端午の節句の催しで活用する「足踏み水車」の動きを確認する会員ら=佐那河内村下の中辺地区

 佐那河内村中辺地区の女性でつくる中辺カトレア会は7日、村役場駐車場で旧暦の「端午の節句」を祝う催しを開く。今回の目玉は、60年ほど前まで地域で使われていた農業用の「足踏み水車」。竹とんぼなどの懐かしい遊びとともに、水のくみ上げ作業を子どもたちに体験してもらう。

 水車は木製で高さ1・7メートル。18枚の羽が付いた羽根車の上に人が乗り、足で踏むことで回転させ、水をくみ上げる仕組みだ。昭和20年代ごろまで、水田のかんがい用に使われていたが、長年、同地区の薬師庵にしまわれたままになっていた。

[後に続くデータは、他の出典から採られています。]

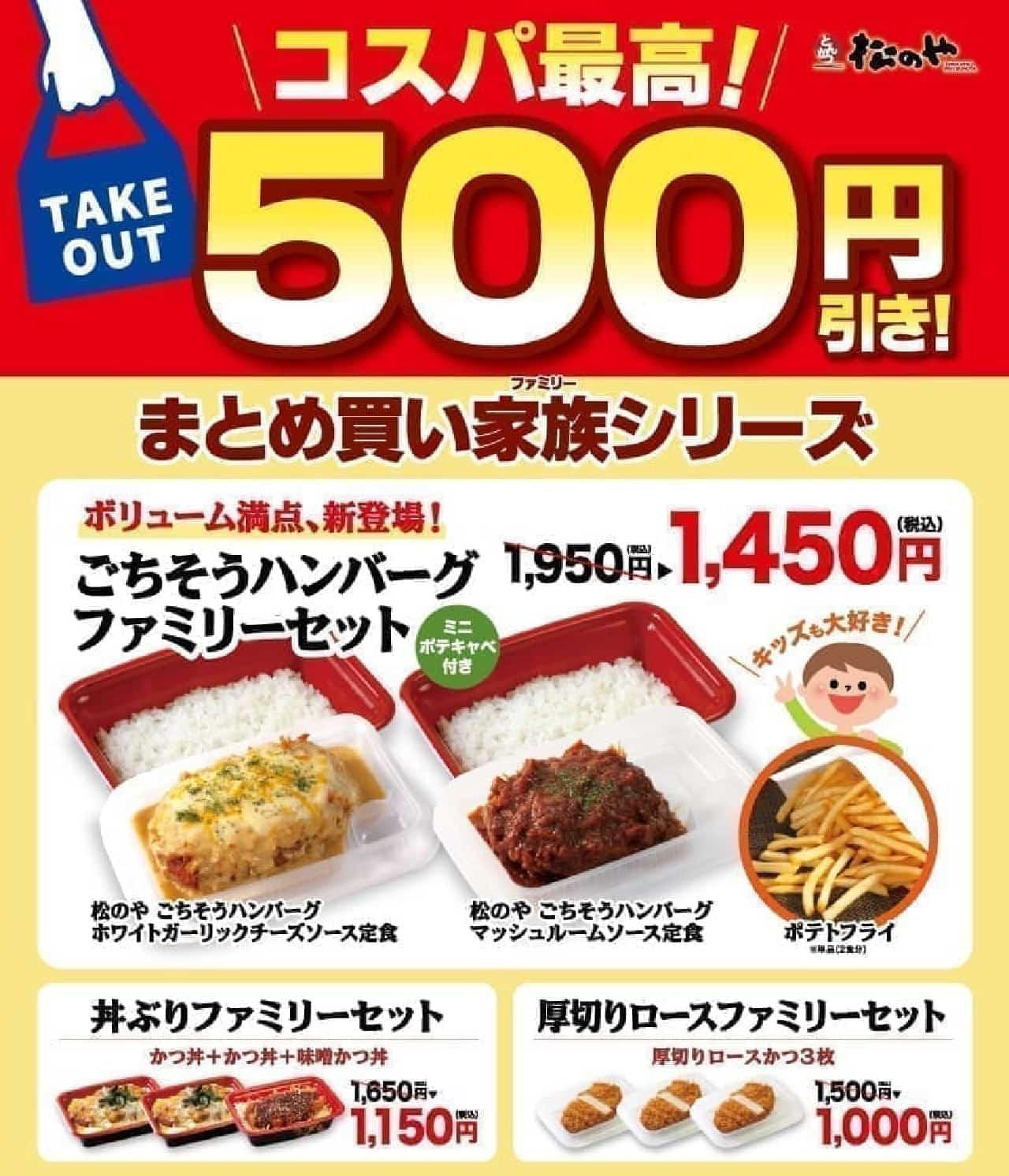 松のや「ごちそうハンバーグファミリーセット」500円引き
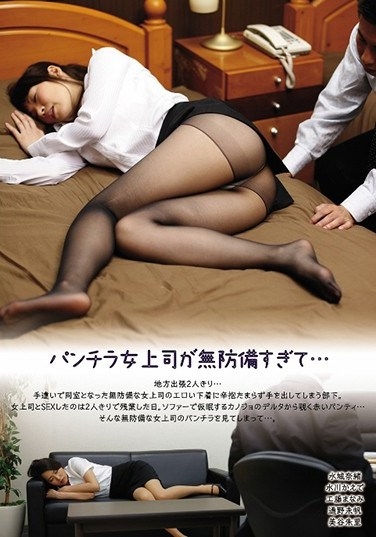 UMD-756 My Female Boss Is Too Defenseless Against A Panty Shot…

 佐那河内村は江戸時代、藩主に「佐那河内米」と呼ばれる良質な米を献上していた土地柄。子どもたちに、そうした農村の歴史について知ってもらう格好の材料になると考え、地元住民の協力を得て傷んでいた部分を2日掛かりで修復した。

 イベント当日は、水車を役場前の用水路に設置。会員らの手ほどきで、実際に水をくみ上げることもできる。

 端午の節句の催しは2008年に始まり、毎年6月の第1日曜に実施。約100匹のこいのぼりが飾られ、手作りの竹とんぼや竹鉄砲、紙相撲、こまなどで遊ぶことができる。

 中辺カトレア会の西村尋子(ひろこ)会長(66)は「精巧に作られた水車は、地域の歴史を物語る貴重な資料。機械がなかった当時の農作業を、楽しみながら知ってもらえれば」と話している。